Следующей зимой она поехала в Новый Орлеан на масленицу, взяв с собой младшего сына. Юджин запомнил огромные цистерны для сбора дождевой воды на заднем дворе тёти Мэри, густой громовый храп Мэри, от которого содрогались окна, и пёструю суету карнавала на Канал-стрит — изукрашенные повозки, смеющихся красавиц, марширующих солдат, нелепые и жуткие маски. И снова он увидел корабли на якоре в конце Канал-стрит — их высокие форштевни вставали за дамбой над улицей; а на кладбищах все могилы были подняты выше уровня земли, «потому что, — сказал Олл, племянник Ганта, — от воды они гниют».

И он запомнил запахи французского рынка, густой аромат кофе, который он пил там, и иностранное воскресное веселье города: открытые театры, стук молотков, лязг пил, весёлую праздничность толпы на улицах.
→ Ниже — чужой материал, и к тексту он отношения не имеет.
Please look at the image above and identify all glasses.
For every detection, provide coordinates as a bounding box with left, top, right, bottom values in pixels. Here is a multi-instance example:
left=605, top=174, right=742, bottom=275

Он гостил у Бойлов, старых постояльцев «Диксиленда», — они жили в старинном французском квартале, и ночью он спал с Фрэнком Бойлом в огромной тёмной комнате, тускло освещённой маленькими восковыми свечками; их кухарка, старуха негритянка, говорила только по-французски и рано поутру возвращалась с рынка с большой корзиной, нагруженной овощами, тропическими фруктами, битой птицей, говядиной. Она готовила непривычные восхитительные блюда, каких ему никогда прежде не доводилось пробовать: густое гомбо59, бифштексы с гарнирами, кур под соусом.

И он глядел на гигантскую жёлтую змею реки и грезил о её дальнем береге, о бесчисленных протоках, заросших пышной зеленью, о романтической жизни плантаций и полей сахарного тростника, которые тянулись по её берегам, о лунном свете, о неграх, танцующих на дамбах, о медленных огнях раззолоченного речного парохода и о надушенной плоти черноволосых женщин, сотканных из музыки под клонящимися ветвями призрачных деревьев.

Вскоре после их возвращения из Нового Орлеана, в воющую зимнюю ночь, когда Юджин спал в доме Ганта, он был разбужен ужасными воплями отца. Гант последнее время много пил — один страшный день за другим. К вечеру Юджина посылали за ним в мастерскую, и с помощью Жаннадо он на закате отвозил его на разбитой негритянской кляче домой, мертвецки пьяного. Затем происходил обычный ритуал кормления супом, раздевания и усмирения, пока не являлся доктор Макгайр — он глубоко всаживал иглу своего шприца в жилистую руку Ганта, оставлял снотворное и уходил. Хелен была измучена, Гант же совсем истощил свои силы, и раза два его сваливали мучительные припадки ревматизма.